It is one of the most welcoming and strongly emotionally connected
sensations in human memory. It awakens images of childhood,
grandmothers, mothers, family and friends. Perhaps no other sensation
carries with it such universally positive connections.
It is the smell of fresh, warm bread.
For
the Cybeline Pagan, it is a smell, a memory and a part of ritual that
connects across the centuries and across hemispheres. The scent of
bread brought smiles to the most ancient of our sisters; protection of
the grain crop that made the bread possible was the charged duty of the
last of our sisters in direct line of descent in the late 1600's.
The
cultural memory begins with baked mud ovens , then came beehive ovens
that reflect the temples of the Goddess of the same era, stone hearths,
cast iron stoves. Around each of these women would gather to
participate, to share, to join in a communal activity of not only
nourishment but of thanks, rejoicing and of a love for each other and
of the Goddess whose blessings the bread is an incarnate reflection of.

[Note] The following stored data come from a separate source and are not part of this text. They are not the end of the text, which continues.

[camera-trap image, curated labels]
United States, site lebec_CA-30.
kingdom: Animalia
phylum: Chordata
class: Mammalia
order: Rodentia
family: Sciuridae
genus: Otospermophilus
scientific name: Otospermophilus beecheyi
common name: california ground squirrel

Neither sacrament nor supplement, the bread is an integral part
of Cybeline ritual and practice. As opposed to the Christian conception
of communion, the bread is not a remberance of the Goddess, nor a
device to bring grace but a rejoicing in the best traditions of a
family meal. The bread connects us in an immediate sense not only to
each other in the present, but to every priestess, every woman, man and
child who partakes of the bread in the celebration of the Goddess, of
the Divine Feminine and the Community of Women throughout history.
Rev. Dr. Caillean Maureen McMahon
DIES SOLIS A.D. IV KAL. DEC. MMDCCLXII A.U.C.